Danke für die Antworten... Ich dachte schon mich mag niemend... (Kommt noch...;-))

@ Wetterleuchten, Kaulquappen? Ich steh aufm Schlauch...

@ troll, ja KOI, die KOI sind jetzt da und werden da auch drin schwimmen, aber wie lange und wie viele ist nicht sicher...

Mir geht es nicht um einen Koiteich, die Wände werden auch nicht wie im CAD steil abfallen sondern schräg, der Netto Teich wird auch kleiner werden da Flachbereiche oder Ufergraben davon abgehen, ich war da aber zu faul das ins CAD zu bringen, es geht dabei um das Prinzip der Aufteilung.
Am Ende wird der Teich Netto 25-30000l haben, besprochen und geplant wurde das ganze von Naturagart und die nehmen 6500l die Stunde für ihre Berechnung. 
Sollte es mit den KOI nichts werden kann ich damit leben.
Allerdings möchte ich den Filter so bauen das die Pumpe/n auch in der letzten Filterkammer sitzen können und der Kreislauf ohne oder mit eingeschränktem Durchfluß den Filtergraben durchläuft. Es soll einfach ein kleines Biotop werden und niemand muss den Hang mehr bewirtschaften.

Was sind LH?

Filter... Ich bin nicht sicher ob komplett Bürsten oder ein Teil mit Helix oder ähnlichem, suboptimal ist das er um die Ecke fließen muss, geht aber nicht anders... 
Was würdest Du empfehlen bei der Grundfläche am Filter? Mir geht es nicht darum keine Arbeit damit zu haben, einmal die Woche muss ich eh ans Aquarium meiner Tochter da geht das in einem Aufwasch mit, ich möchte aber eine einfache Wartungsarme Technik für die ich nicht studieren muss...
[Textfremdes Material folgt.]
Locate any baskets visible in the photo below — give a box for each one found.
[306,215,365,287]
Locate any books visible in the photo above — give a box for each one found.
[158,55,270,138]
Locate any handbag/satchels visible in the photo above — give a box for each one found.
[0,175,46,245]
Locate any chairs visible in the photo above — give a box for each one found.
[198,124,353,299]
Viele Grüße aus dem regnerischen Kahlgrund und ich freue mich auf eure Antworten...


----------



## trampelkraut (25. Juni 2017)

Hallo,

wo bist du denn im Kahlgrund? Kann dich auf der Mitgliederkarte nicht finden. Ich komme aus 63927


----------



## berchschorsch (25. Juni 2017)

63828


----------



## trampelkraut (25. Juni 2017)

Wie spricht man dich denn an,  Schorsch, oder besser Georg?

Auch wenn NG nur eine 6500l Pumpe empfiehlt, würde ich sämtliche Saugleitungen egal ob für Bodenabläufe oder Skimmer in 110 mm legen. Ich habe auch nach NG gebaut, und bereue es die Saugleitungen nur in 75 mm gelegt zu haben.
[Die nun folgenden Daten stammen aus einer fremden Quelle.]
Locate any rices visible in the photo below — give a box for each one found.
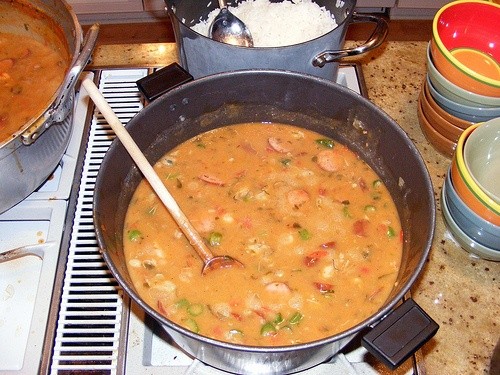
[184,1,348,47]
Bei 110 mm bleiben dir alle Optionen offen, auch für später wenn du mal mit höherem Flow fahren willst. Und baue lieber eine Saugleitung mehr, als eine zu wenig ein.


----------



## Mr.DD (25. Juni 2017)

NG empfiehlt ja nur diese 6500l/h wegen ihrer standfilter..... ich würde vergessen was NG zu filterung, bodenabläufe, zielsaugtechnick, skimmer usw gesagt hat.
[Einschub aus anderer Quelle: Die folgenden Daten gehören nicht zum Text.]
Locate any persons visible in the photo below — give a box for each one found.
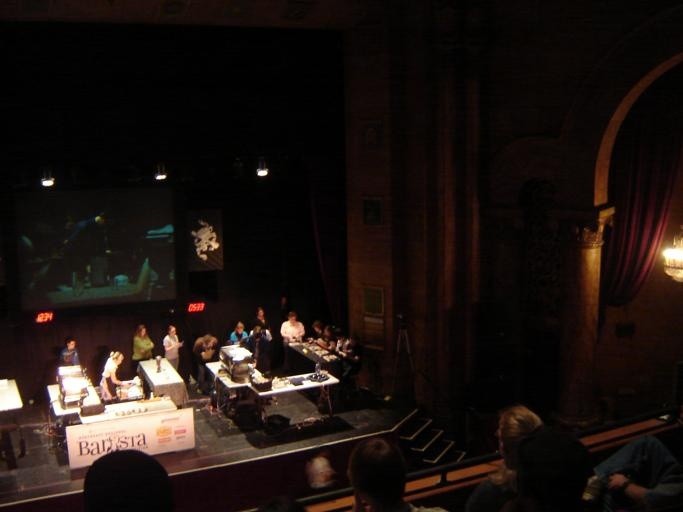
[132,325,154,378]
[100,352,131,403]
[163,326,182,370]
[465,404,683,512]
[83,451,177,510]
[193,335,218,394]
[346,437,446,511]
[60,338,80,367]
[231,308,358,378]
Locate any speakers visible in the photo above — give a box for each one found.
[179,208,225,272]
[444,409,485,451]
[576,414,611,435]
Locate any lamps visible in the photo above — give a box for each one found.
[661,224,683,284]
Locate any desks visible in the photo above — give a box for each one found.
[46,378,102,448]
[205,359,267,422]
[288,339,355,367]
[1,379,31,459]
[249,369,340,418]
[136,357,191,413]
belies dich noch ein bisschen, dann findest du schon deinen weg 

LH = luftheber = viel umwelzung möglich mit sehr wenig strom... kein zerstückeln der tierchen weil es keine beweglichen teile gib dadurch auch wartungsfrei.


----------



## Wetterleuchten (26. Juni 2017)

berchschorsch schrieb:


> @ Wetterleuchten, Kaulquappen? Ich steh aufm Schlauch...



Ich bezog mich hierauf: 


berchschorsch schrieb:


> meine jetzt sechsjährige Tochter bekam vor zwei Jahren vom Papa ein kleines Aquarium um zu sehen wie aus Kaulquappen kleine Fröschchen werden.


----------



## berchschorsch (26. Juni 2017)

@ Wetterleuchten, Du kannst dir denken was dabei rauskam als __ Sonnenbarsche drinnen waren... Wir haben sie dann rausgefangen und in ein kleineres Becken getan, da wurden sie dann zu dem was sie werden sollten, dann durften sie im Garten loshüpfen... Also alles gut...

Ich finde das Prinzip von NG schon gut, lass auch die Natur an der Filterung teilhaben, nur... Mir gefällt das Prinzip nicht den ganzen Siff in den Graben lassen und der Filter ist nur Nebensache. Es werden auch Pflanzen wachsen die weniger Nährstoffe bekommen...
Ich bin auch kein Freund davon wenn man ständig Filtermedien nachkaufen muss, ich kenne mich, ein Hirn wie ein Sieb daher würde ich das sicher öfter vergessen, daher die Bürsten, die sollen gut sein und man braucht nicht ständig was neues. Das ist genau richtig für mich.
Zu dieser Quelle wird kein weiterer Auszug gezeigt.